KANDANGAN – PT Pertamina (Persero) resmi menyesuaikan harga Bahan Bakar Minyak (BBM) nonsubsidi di seluruh Indonesia mulai 1 Maret 2026. Kenaikan ini mengacu pada Keputusan Menteri ESDM Nomor 245.K/MG.01/MEM.M/2022 tentang formula harga dasar BBM.
Di wilayah Kalimantan Selatan, sejumlah jenis BBM nonsubsidi mengalami kenaikan cukup signifikan.
Harga Pertamax kini menjadi Rp12.900 per liter, Pertamax Turbo Rp13.650 per liter, Dexlite Rp14.800 per liter, dan Pertamina Dex Rp15.100 per liter.
Sementara di Pertashop, Pertamax dijual Rp12.800 per liter.
Kenaikan tersebut dikonfirmasi langsung oleh Melinda, karyawan SPBU Pertamina di Desa Kaliring, Kecamatan Padang Batung, Kabupaten Hulu Sungai Selatan.
“Benar, per 1 Maret 2026 ini ada kenaikan, berdasarkan informasi tadi malam, ada kenaikan harga BBM, terutama untuk 2 jenis, yaitu Pertamax yang sakarang harganya 12.900, dan Dexlite yang sekarang harganya 14.800. Kenaikan harga sekitar 500 rupiah dari harga awal,” ujar Melinda, Sabtu (28/2/2026) malam.

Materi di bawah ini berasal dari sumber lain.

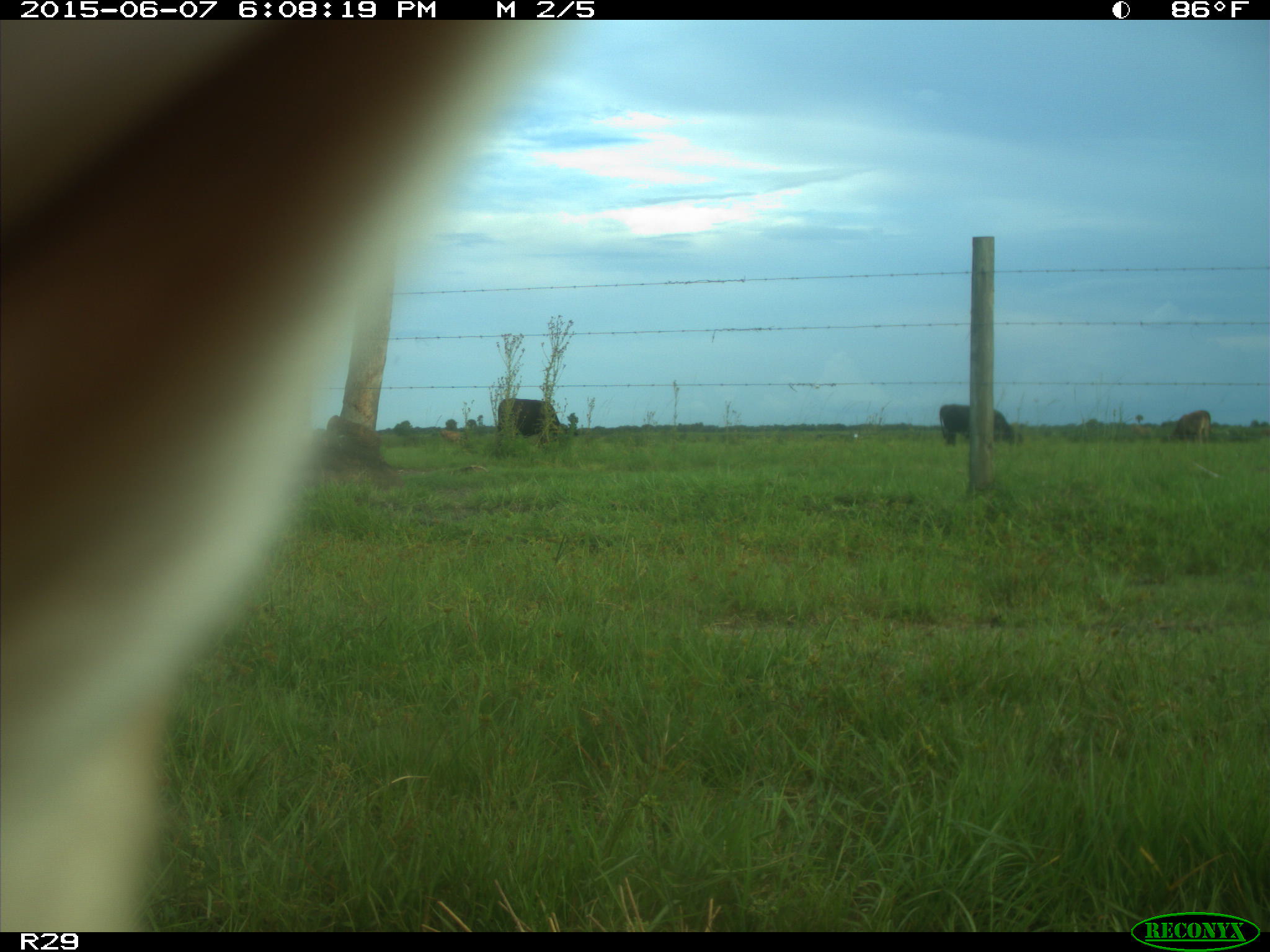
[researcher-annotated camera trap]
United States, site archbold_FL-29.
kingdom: Animalia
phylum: Chordata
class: Mammalia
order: Artiodactyla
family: Bovidae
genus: Bos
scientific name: Bos taurus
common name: domestic cow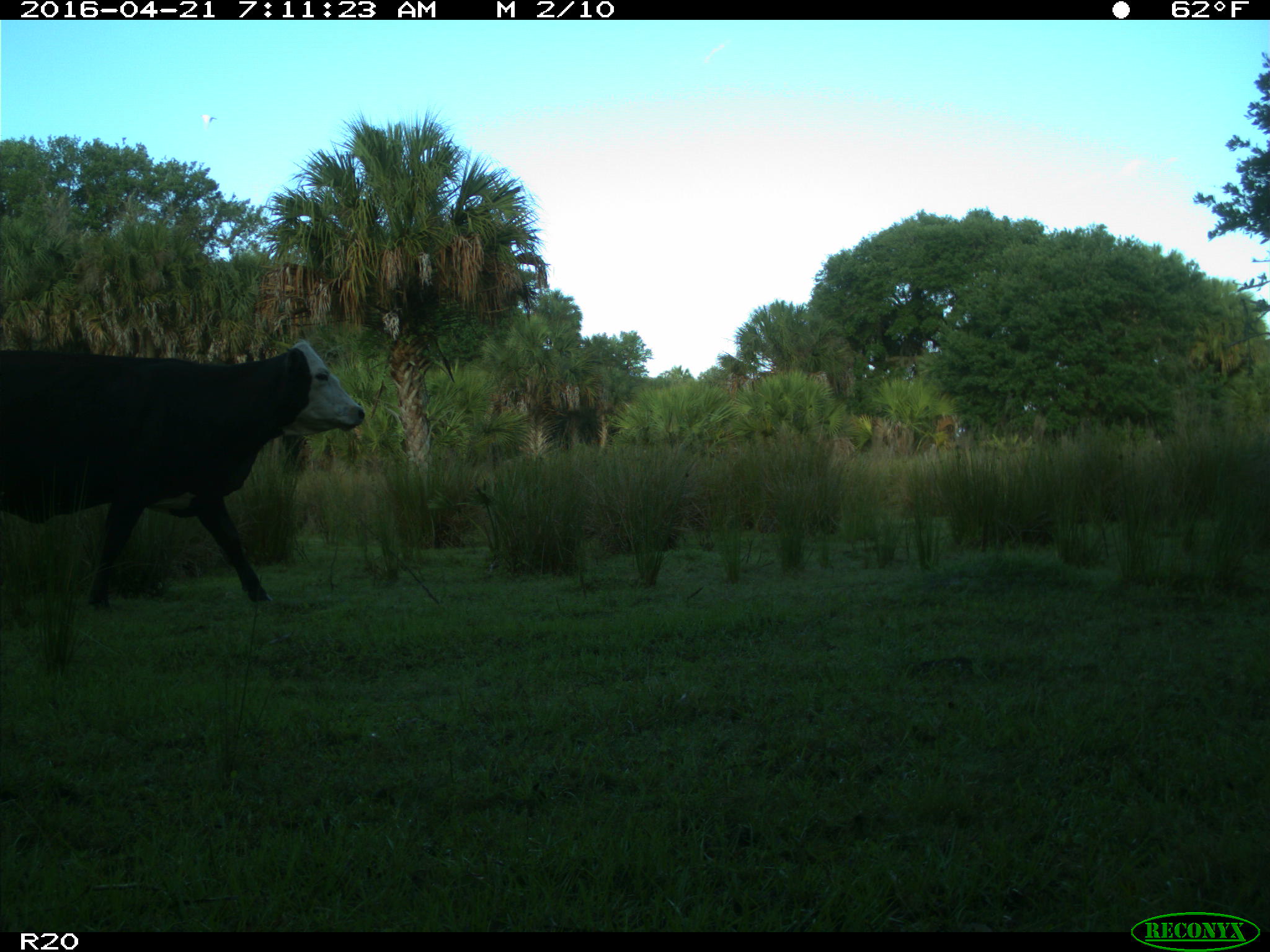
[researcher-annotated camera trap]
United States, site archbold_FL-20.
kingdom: Animalia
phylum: Chordata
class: Mammalia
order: Artiodactyla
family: Bovidae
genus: Bos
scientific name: Bos taurus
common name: domestic cow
Bos taurus (domestic cow).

Meski demikian, tidak semua jenis BBM mengalami penyesuaian harga.
“Untuk Pertalite dan Solar tidak ada kenaikan,” tambahnya.
Kenaikan harga BBM nonsubsidi ini merupakan bagian dari penyesuaian berkala yang mengikuti fluktuasi harga minyak dunia serta regulasi pemerintah. Hingga Minggu pagi, operasional SPBU di wilayah Hulu Sungai Selatan terpantau berjalan normal tanpa antrean panjang.